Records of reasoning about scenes
════════

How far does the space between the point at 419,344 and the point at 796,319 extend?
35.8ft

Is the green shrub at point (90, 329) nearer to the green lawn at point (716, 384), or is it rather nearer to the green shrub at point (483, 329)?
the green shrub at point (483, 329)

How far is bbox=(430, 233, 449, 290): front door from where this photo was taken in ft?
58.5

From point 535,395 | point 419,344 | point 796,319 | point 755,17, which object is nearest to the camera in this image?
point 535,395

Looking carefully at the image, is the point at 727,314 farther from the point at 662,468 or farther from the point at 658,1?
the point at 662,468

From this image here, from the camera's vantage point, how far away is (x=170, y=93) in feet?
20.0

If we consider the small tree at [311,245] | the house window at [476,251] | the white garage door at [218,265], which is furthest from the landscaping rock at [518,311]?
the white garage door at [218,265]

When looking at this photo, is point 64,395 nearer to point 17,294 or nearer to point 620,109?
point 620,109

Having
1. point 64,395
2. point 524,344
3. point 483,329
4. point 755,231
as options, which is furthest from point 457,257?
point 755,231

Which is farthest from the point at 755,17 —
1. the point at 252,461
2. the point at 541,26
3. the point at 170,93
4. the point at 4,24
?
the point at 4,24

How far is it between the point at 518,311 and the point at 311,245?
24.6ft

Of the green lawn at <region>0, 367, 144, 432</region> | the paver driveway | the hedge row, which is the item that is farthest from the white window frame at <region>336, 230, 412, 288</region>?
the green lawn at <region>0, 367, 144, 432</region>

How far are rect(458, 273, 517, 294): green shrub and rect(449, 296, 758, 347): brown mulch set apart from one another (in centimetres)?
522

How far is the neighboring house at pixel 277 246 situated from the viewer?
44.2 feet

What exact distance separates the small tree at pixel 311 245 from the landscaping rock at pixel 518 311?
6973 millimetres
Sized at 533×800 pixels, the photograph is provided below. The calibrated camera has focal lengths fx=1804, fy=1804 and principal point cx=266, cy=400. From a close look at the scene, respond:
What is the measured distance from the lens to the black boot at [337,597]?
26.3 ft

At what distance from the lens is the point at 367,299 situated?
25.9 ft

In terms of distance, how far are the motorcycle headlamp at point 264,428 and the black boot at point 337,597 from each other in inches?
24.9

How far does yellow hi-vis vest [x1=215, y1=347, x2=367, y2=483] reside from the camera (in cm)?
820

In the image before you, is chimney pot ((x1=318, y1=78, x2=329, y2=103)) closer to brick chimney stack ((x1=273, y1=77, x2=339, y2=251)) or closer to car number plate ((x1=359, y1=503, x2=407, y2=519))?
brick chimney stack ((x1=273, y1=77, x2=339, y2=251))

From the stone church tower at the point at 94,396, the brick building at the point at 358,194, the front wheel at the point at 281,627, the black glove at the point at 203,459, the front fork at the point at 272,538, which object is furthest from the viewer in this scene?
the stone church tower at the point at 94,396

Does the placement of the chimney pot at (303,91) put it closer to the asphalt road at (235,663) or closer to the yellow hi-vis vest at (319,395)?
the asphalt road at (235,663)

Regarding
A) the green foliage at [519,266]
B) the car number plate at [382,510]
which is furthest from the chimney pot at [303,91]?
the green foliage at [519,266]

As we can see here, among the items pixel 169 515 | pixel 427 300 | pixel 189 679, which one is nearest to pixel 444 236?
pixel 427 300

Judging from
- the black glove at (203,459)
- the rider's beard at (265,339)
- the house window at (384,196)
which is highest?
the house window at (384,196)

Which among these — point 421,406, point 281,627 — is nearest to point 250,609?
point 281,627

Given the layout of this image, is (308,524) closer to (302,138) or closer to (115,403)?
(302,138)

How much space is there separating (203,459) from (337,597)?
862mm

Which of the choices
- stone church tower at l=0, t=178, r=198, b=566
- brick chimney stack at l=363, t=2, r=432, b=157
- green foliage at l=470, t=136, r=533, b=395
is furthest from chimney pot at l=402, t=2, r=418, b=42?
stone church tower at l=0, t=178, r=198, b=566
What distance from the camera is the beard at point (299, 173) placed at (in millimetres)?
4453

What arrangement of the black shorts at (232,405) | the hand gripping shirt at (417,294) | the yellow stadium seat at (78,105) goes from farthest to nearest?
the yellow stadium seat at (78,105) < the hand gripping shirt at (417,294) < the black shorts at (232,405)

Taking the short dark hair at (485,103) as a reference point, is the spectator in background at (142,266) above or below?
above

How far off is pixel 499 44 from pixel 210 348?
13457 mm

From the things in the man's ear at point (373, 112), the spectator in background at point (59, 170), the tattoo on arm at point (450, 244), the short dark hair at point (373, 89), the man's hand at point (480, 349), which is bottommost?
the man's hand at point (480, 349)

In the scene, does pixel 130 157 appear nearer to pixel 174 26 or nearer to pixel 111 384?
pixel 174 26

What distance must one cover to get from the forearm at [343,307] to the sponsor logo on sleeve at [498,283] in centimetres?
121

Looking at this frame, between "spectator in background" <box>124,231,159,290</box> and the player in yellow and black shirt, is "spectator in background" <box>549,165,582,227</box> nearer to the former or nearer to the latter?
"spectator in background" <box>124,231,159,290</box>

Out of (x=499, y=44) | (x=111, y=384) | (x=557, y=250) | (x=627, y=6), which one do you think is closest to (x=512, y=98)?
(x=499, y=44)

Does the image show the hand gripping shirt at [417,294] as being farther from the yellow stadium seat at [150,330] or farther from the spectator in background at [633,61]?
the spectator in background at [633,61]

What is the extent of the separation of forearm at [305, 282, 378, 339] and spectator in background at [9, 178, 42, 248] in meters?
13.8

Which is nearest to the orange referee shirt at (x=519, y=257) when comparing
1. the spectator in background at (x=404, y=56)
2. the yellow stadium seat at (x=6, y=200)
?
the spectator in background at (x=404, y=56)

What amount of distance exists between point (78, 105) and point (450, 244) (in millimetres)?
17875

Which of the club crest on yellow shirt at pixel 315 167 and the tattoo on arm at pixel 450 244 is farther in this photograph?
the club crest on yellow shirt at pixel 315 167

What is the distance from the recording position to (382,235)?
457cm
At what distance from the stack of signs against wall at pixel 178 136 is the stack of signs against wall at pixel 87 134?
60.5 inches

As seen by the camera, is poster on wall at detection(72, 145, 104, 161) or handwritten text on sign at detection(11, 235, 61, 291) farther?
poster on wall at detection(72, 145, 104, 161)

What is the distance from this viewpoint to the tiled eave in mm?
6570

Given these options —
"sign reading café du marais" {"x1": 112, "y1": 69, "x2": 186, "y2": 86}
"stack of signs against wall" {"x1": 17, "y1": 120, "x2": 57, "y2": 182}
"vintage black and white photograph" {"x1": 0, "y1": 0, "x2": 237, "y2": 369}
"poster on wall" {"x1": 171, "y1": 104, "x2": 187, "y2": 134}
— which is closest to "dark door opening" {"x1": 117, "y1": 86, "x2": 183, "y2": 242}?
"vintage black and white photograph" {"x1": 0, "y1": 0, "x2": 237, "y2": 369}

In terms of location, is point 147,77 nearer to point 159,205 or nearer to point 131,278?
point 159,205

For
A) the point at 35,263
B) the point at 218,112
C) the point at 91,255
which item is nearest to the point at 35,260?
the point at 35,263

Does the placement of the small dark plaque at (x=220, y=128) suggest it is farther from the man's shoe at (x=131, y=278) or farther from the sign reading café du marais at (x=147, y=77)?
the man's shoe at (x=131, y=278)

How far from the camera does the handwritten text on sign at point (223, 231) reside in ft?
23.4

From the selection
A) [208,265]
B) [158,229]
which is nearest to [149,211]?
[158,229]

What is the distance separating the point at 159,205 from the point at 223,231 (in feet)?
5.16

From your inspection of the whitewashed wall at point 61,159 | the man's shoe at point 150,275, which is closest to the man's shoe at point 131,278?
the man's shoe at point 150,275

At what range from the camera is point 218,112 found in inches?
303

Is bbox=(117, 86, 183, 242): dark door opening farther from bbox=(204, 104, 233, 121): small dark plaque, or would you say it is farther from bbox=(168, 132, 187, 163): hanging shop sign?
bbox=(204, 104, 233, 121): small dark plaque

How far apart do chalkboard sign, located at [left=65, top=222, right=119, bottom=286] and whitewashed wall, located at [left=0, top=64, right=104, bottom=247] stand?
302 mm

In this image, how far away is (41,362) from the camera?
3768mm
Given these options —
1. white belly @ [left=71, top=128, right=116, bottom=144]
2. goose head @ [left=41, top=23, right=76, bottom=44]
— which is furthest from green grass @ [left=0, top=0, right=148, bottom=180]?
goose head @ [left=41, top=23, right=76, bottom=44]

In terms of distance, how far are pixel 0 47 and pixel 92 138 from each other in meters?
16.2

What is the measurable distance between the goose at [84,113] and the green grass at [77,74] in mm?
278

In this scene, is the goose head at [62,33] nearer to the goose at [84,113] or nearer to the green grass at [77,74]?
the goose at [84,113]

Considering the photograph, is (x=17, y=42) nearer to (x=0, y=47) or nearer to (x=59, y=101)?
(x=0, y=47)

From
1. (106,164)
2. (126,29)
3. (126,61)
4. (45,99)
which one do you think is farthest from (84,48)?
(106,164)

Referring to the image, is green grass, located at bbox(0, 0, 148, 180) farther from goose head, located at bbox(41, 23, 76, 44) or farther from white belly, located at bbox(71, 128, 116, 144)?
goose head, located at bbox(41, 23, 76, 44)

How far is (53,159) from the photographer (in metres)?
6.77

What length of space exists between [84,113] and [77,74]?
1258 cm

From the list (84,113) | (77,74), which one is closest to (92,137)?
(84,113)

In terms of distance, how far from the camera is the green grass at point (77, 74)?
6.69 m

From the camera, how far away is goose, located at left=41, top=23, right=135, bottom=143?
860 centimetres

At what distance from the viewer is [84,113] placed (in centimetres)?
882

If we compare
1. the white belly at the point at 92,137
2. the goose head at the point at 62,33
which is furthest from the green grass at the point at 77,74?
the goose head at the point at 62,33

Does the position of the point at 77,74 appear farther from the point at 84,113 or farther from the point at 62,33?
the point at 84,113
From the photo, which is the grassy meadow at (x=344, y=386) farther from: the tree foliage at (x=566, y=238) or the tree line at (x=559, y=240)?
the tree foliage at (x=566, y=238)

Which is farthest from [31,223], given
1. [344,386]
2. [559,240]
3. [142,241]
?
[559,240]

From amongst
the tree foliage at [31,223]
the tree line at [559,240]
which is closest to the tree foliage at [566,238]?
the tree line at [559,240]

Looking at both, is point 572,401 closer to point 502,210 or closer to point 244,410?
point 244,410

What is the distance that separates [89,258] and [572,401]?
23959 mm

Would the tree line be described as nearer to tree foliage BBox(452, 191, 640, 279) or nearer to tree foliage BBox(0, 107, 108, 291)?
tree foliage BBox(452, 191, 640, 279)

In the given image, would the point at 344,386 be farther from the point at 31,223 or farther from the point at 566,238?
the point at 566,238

════════

Stated problem:
Copy out the records starting at the line that contains "Which of the choices" and ending with the line that contains "is furthest from chimney", word for word.

Output for this exercise:
Which of the choices
- stone church tower at l=0, t=178, r=198, b=566
- brick chimney stack at l=363, t=2, r=432, b=157
- green foliage at l=470, t=136, r=533, b=395
is furthest from chimney pot at l=402, t=2, r=418, b=42?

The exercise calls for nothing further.